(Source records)
↓
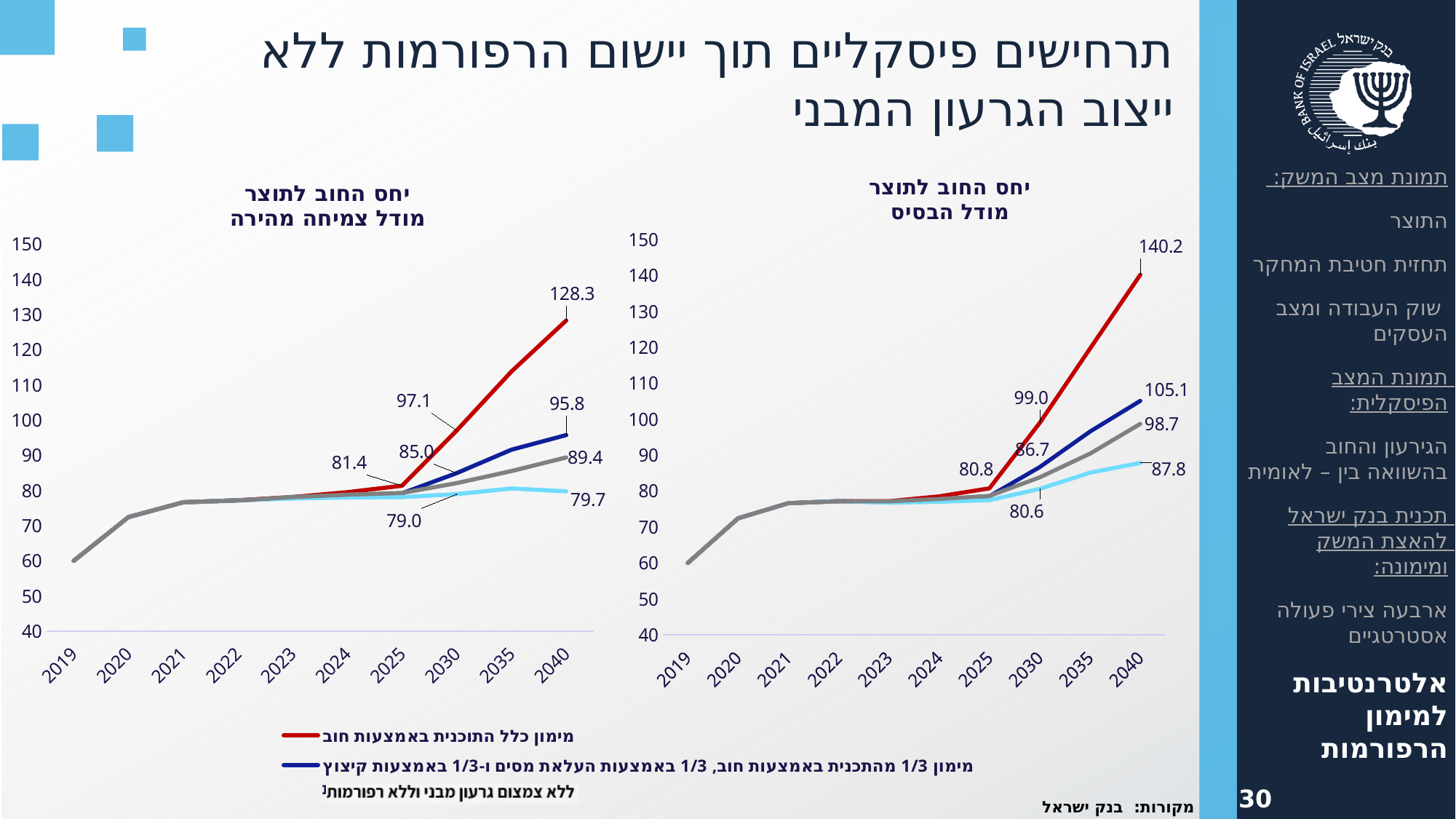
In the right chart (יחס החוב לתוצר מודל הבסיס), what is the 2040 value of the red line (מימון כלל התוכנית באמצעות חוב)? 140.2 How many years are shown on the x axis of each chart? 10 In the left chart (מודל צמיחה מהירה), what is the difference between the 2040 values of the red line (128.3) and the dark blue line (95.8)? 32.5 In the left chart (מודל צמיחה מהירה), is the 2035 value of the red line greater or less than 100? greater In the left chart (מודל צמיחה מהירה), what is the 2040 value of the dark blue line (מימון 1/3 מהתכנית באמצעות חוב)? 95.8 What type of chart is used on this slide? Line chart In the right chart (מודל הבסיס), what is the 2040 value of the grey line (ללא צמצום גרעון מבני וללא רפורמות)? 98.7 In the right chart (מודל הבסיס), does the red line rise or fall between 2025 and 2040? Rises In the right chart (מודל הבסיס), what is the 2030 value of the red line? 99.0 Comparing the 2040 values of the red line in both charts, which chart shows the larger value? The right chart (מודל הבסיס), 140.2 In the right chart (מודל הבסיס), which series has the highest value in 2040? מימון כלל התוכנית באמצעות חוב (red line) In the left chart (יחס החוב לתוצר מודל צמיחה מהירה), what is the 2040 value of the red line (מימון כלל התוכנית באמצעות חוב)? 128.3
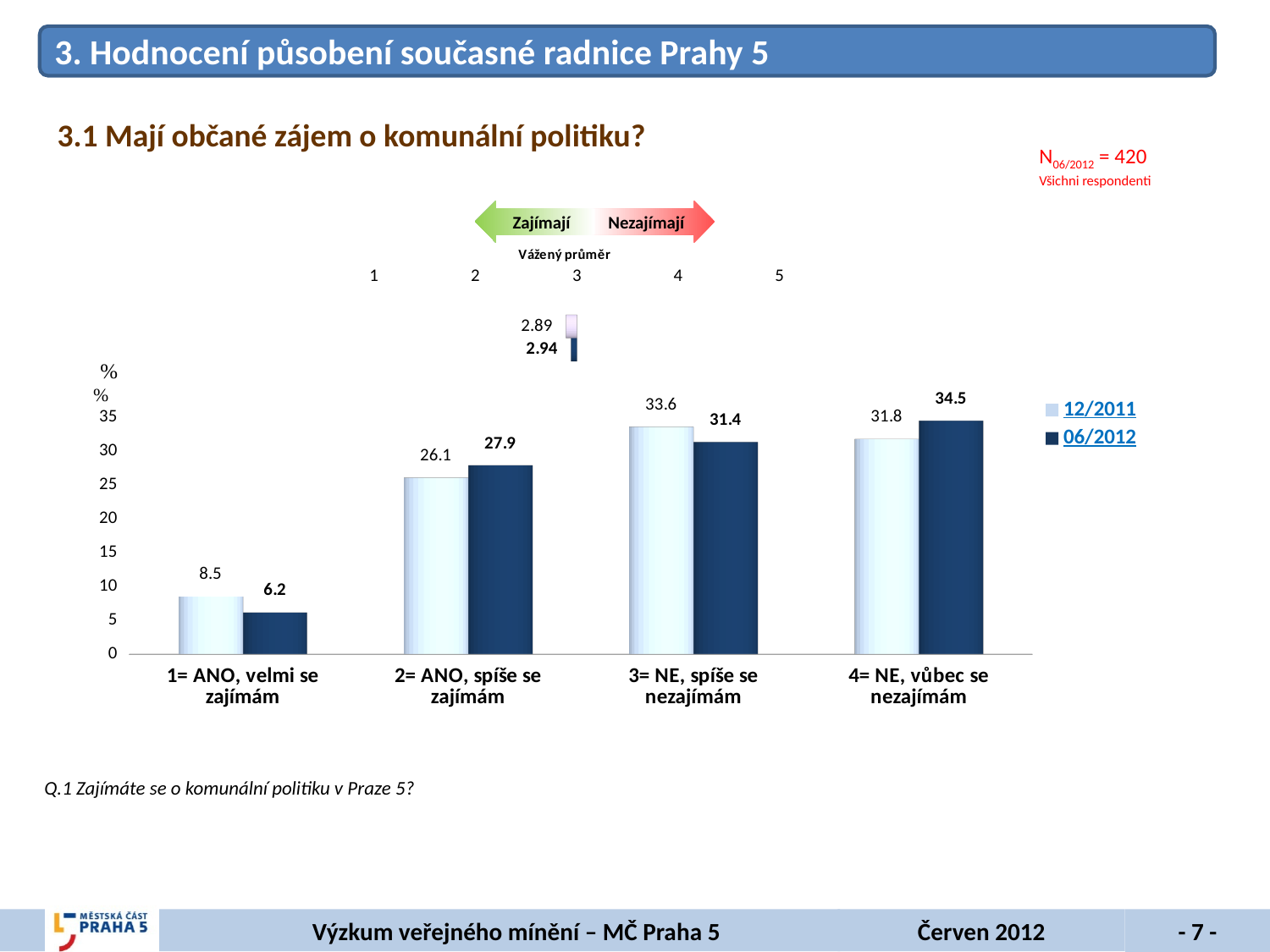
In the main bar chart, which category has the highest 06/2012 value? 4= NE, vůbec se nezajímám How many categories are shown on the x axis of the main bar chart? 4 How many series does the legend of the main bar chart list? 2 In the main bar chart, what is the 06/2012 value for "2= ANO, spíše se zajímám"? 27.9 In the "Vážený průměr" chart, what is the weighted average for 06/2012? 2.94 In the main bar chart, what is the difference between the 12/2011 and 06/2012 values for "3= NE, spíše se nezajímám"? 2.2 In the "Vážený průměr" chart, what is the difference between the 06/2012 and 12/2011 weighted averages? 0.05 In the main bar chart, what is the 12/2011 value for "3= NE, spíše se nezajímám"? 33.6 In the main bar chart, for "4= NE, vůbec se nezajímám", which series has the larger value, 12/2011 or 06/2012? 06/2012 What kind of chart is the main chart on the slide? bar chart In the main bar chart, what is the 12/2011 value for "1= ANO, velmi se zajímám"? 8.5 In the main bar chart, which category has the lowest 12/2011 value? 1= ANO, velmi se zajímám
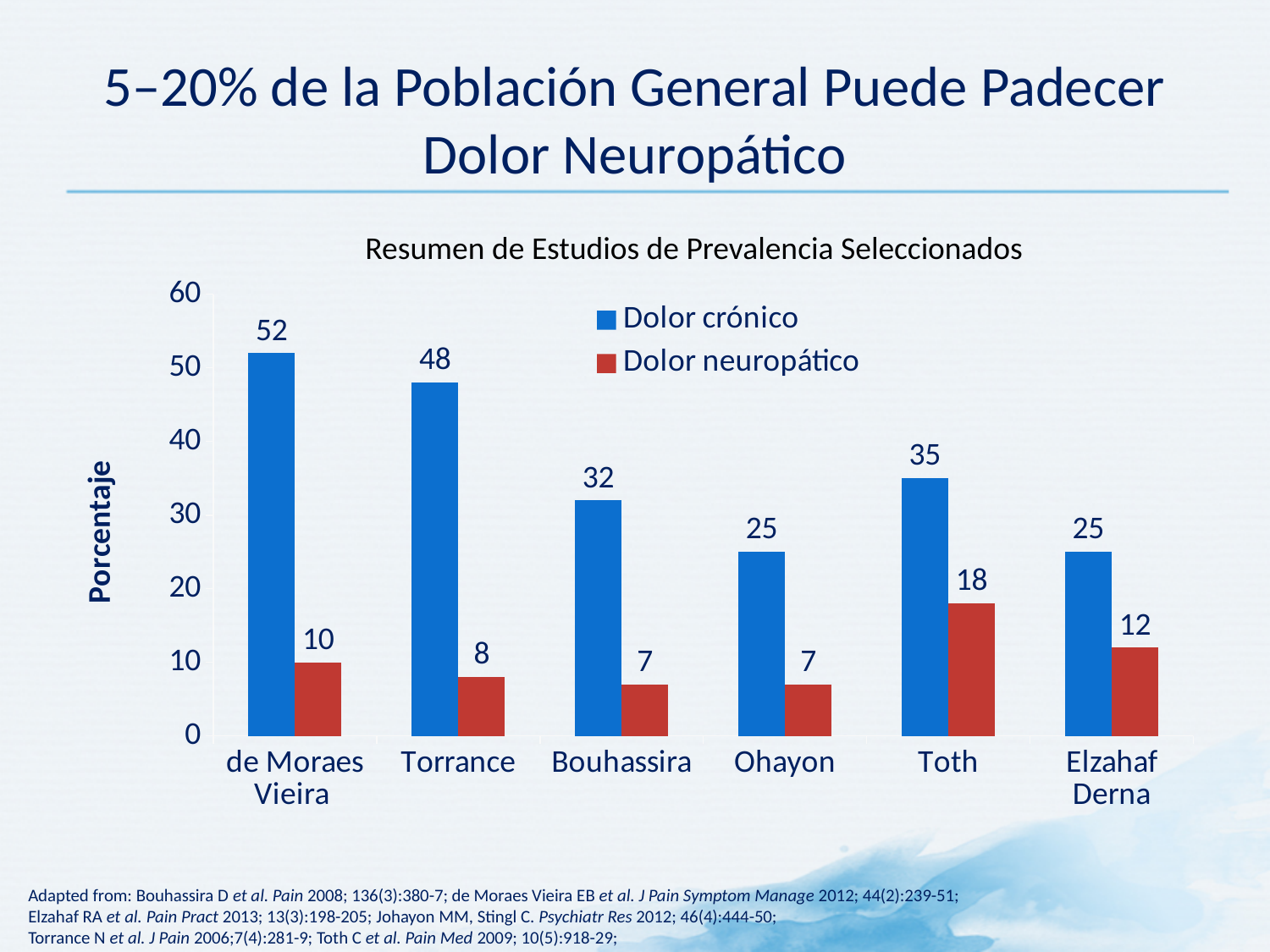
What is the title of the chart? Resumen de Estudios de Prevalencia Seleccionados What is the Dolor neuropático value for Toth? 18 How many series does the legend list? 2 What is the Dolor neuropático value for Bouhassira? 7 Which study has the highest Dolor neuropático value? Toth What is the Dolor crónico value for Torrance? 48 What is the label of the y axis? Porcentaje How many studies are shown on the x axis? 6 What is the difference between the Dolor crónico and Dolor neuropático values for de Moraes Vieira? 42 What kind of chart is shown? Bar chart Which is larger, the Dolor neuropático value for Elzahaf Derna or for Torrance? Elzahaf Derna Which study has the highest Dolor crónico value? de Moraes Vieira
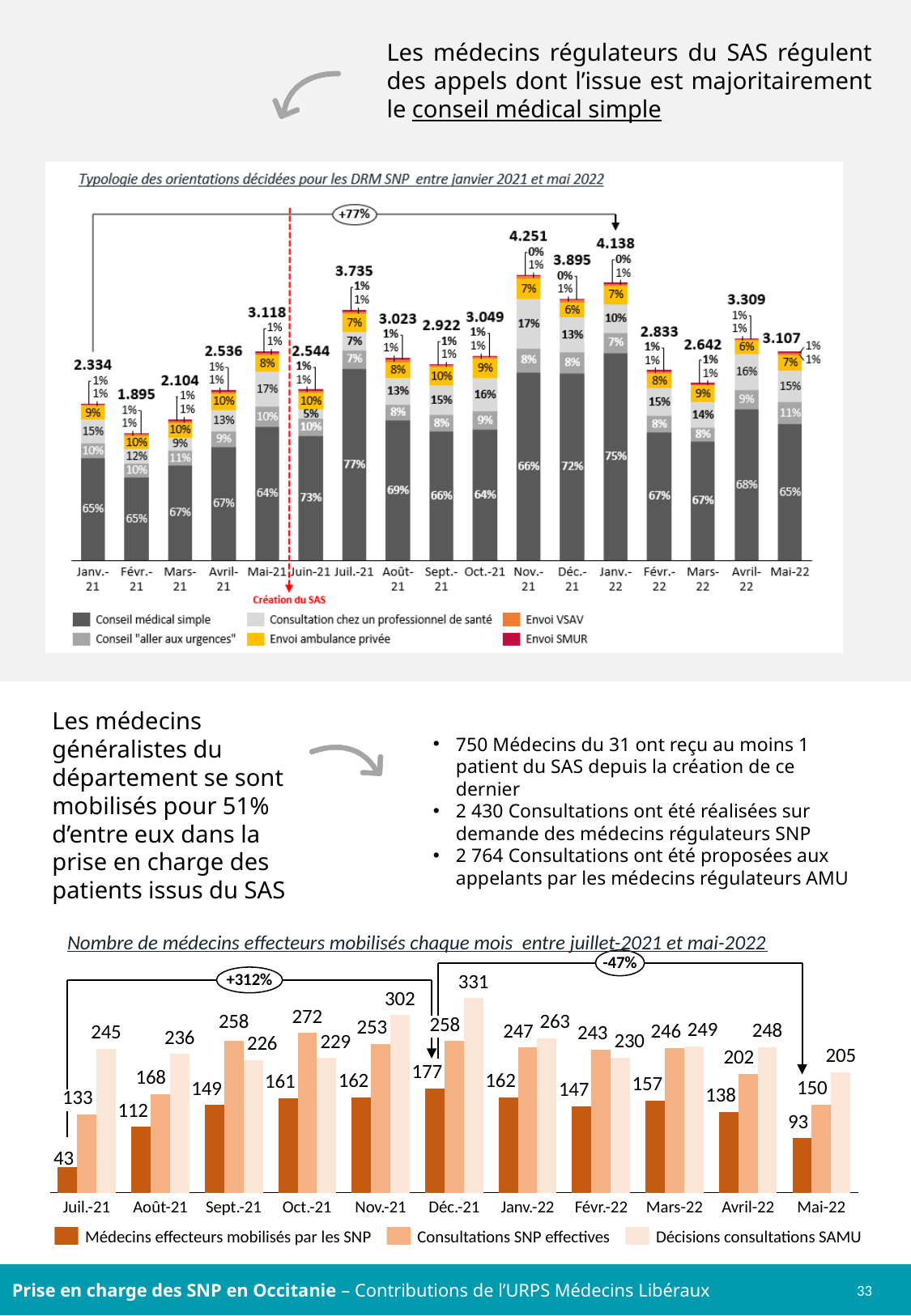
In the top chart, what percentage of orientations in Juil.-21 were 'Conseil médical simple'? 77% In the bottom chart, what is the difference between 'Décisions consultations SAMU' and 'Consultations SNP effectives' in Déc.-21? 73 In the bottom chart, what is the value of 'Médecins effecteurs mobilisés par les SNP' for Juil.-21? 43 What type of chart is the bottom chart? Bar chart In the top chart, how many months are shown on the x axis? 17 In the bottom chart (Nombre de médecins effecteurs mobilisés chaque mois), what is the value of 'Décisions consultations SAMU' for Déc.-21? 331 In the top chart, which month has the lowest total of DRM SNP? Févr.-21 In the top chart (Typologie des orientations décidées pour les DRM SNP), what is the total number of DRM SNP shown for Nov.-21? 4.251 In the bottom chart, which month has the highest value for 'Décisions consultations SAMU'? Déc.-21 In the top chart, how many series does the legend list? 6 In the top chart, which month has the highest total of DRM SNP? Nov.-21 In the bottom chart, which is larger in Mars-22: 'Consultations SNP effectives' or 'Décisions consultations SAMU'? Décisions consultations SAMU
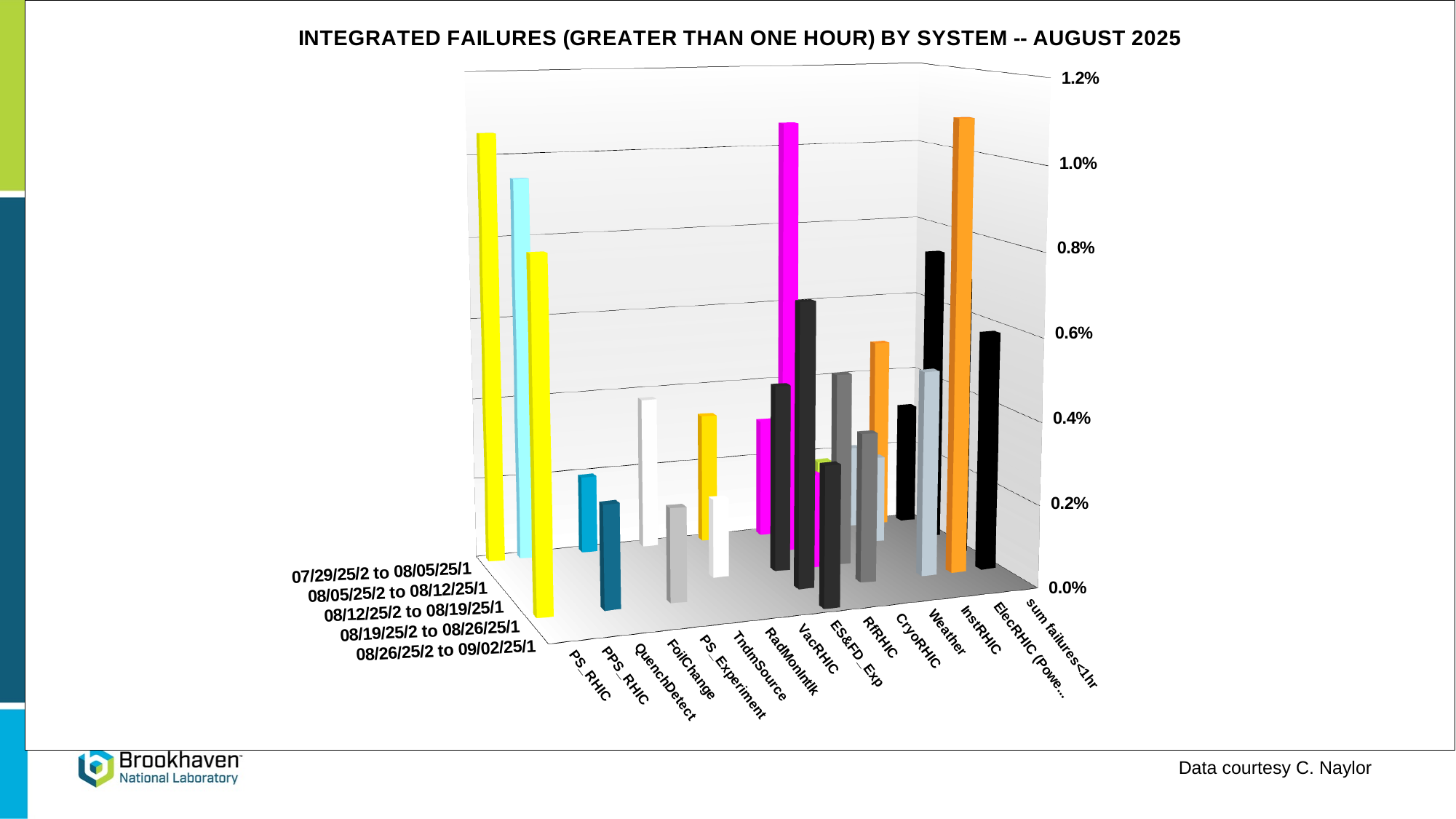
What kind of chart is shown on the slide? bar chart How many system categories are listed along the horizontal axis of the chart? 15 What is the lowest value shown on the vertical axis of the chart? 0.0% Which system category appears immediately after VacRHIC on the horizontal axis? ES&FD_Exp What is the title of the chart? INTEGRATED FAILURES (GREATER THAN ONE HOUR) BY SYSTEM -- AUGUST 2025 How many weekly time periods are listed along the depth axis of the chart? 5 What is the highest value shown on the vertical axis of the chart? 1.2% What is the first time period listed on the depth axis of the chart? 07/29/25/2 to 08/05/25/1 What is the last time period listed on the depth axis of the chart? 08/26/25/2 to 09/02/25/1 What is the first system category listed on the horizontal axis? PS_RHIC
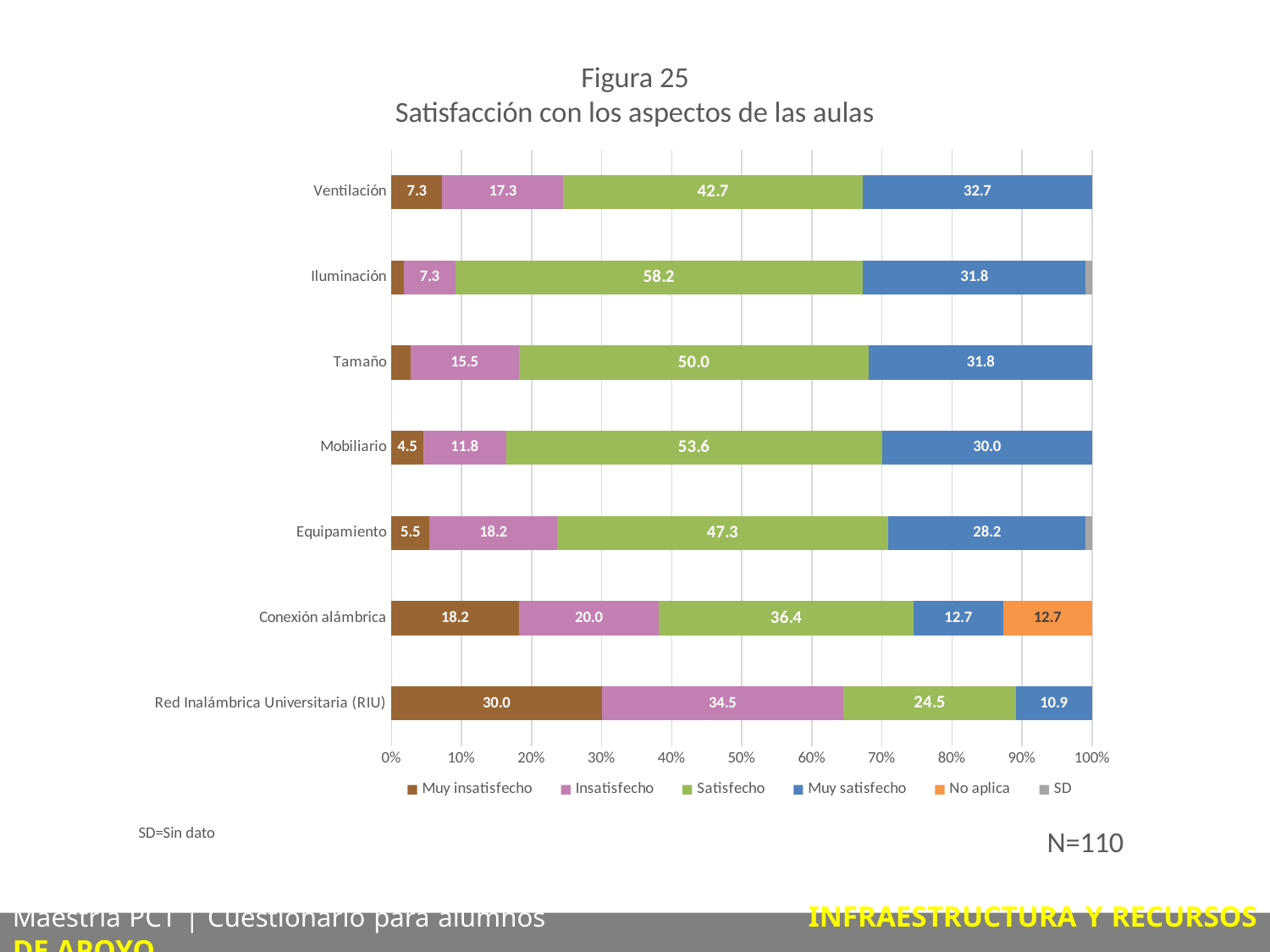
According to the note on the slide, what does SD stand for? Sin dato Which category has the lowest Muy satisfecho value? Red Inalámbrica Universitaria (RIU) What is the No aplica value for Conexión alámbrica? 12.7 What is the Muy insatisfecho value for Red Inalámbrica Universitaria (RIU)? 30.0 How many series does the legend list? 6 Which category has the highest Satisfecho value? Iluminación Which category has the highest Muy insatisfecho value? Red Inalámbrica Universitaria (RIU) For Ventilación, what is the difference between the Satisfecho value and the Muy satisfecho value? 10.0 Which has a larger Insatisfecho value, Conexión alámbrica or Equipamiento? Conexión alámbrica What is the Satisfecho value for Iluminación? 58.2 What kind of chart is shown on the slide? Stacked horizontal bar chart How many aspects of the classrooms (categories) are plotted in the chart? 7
↑
-- What this task involves --
Identify every line of the entries above that contains the string "horizontal", treating uppercase and lowercase as distinct, and copy each such line in full.

-- Problem solution --
What kind of chart is shown on the slide? bar chart How many system categories are listed along the horizontal axis of the chart? 15 What is the lowest value shown on the vertical axis of the chart? 0.0% Which system category appears immediately after VacRHIC on the horizontal axis? ES&FD_Exp What is the title of the chart? INTEGRATED FAILURES (GREATER THAN ONE HOUR) BY SYSTEM -- AUGUST 2025 How many weekly time periods are listed along the depth axis of the chart? 5 What is the highest value shown on the vertical axis of the chart? 1.2% What is the first time period listed on the depth axis of the chart? 07/29/25/2 to 08/05/25/1 What is the last time period listed on the depth axis of the chart? 08/26/25/2 to 09/02/25/1 What is the first system category listed on the horizontal axis? PS_RHIC
According to the note on the slide, what does SD stand for? Sin dato Which category has the lowest Muy satisfecho value? Red Inalámbrica Universitaria (RIU) What is the No aplica value for Conexión alámbrica? 12.7 What is the Muy insatisfecho value for Red Inalámbrica Universitaria (RIU)? 30.0 How many series does the legend list? 6 Which category has the highest Satisfecho value? Iluminación Which category has the highest Muy insatisfecho value? Red Inalámbrica Universitaria (RIU) For Ventilación, what is the difference between the Satisfecho value and the Muy satisfecho value? 10.0 Which has a larger Insatisfecho value, Conexión alámbrica or Equipamiento? Conexión alámbrica What is the Satisfecho value for Iluminación? 58.2 What kind of chart is shown on the slide? Stacked horizontal bar chart How many aspects of the classrooms (categories) are plotted in the chart? 7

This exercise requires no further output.